In general, Title 42 must be consulted regarding the scope of the reimbursement. If a nurse practitioner, for example, is billing under their own Medicare provider number, then the reimbursement by Medicare is 85 percent of the Medicare Physician Fee Schedule. It is also imperative to read the respective state law in order to ascertain the scope of practice, licensure requirements and level of supervision.

Biotheranostics, Inc. (San Diego)

According to the Acting Assistant Attorney General of the DOJ’s Civil Division, “laboratories that knowingly submit claims for non-reimbursable services will be held accountable.”

On April 19, Biotheranostics, Inc. agreed to pay $2 million to resolve allegations that it both submitted and caused to be submitted Breast Cancer Index (BCI) tests for Medicare reimbursement. These tests were not “reasonable and necessary” and, therefore, failed to meet the medical necessity standard.

The Medicare statute expressly states that laboratory tests may be reimbursed by Medicare only if they are “reasonable and necessary for the diagnosis or treatment of a patient’ illness or injury.” Relying on evidence-based medicine standards, the DOJ determined that the BCI test was being performed on breast cancer patients who neither had been in remission for five years nor had been taking tamoxifen. Therefore, substantiating that a number of claims that were submitted for Medicare payment were unauthorized and unnecessary.

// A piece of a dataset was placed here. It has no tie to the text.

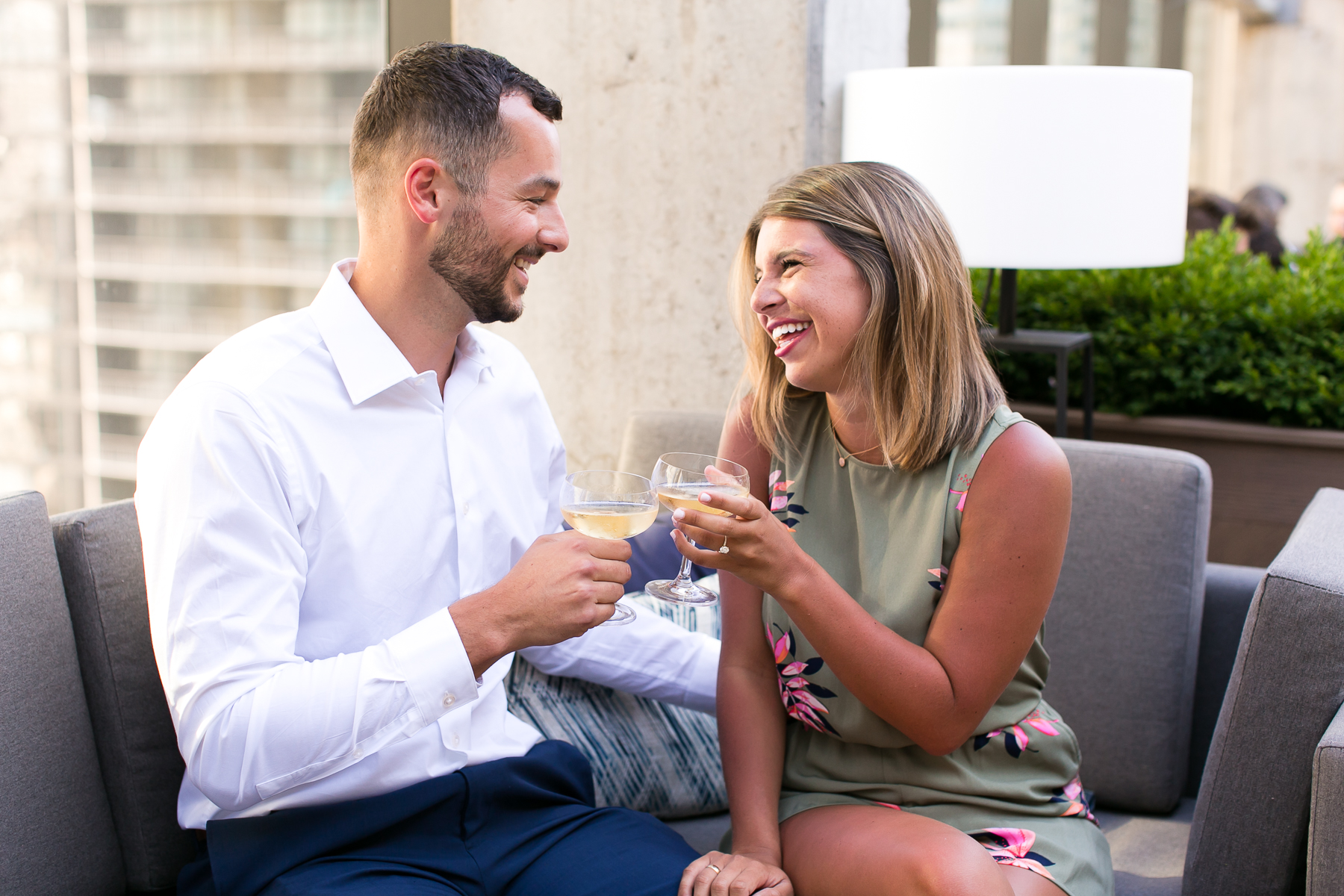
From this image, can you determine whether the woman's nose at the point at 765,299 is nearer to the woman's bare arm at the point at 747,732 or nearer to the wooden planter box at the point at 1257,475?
the woman's bare arm at the point at 747,732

The take-a-ways for physicians are as follows:

  • Make sure that NPPs are billing in the appropriate manner in conjunction with state and federal law and that the definition of “supervision” in a respective state is understood;
  • The person’s name on the claim’s submission form needs to be the one performing the service and indicated in the medical records;
  • Ensure that the diagnostic tests or treatment being order is substantiated by medical necessity; and
  • Failing to be compliant can and often does result in False Claims Act cases, which can carry both civil and criminal penalties.


By: Rachel V. Rose, JD, MBA. 
Rose is an attorney who represents and advises both corporate clients and individuals on healthcare, cybersecurity, securities, False Claims Act and Dodd-Frank causes of action.  She is also a Principal at Rachel V. Rose – Attorney at Law, PLLC, who also teaches bioethics at Baylor College of Medicine.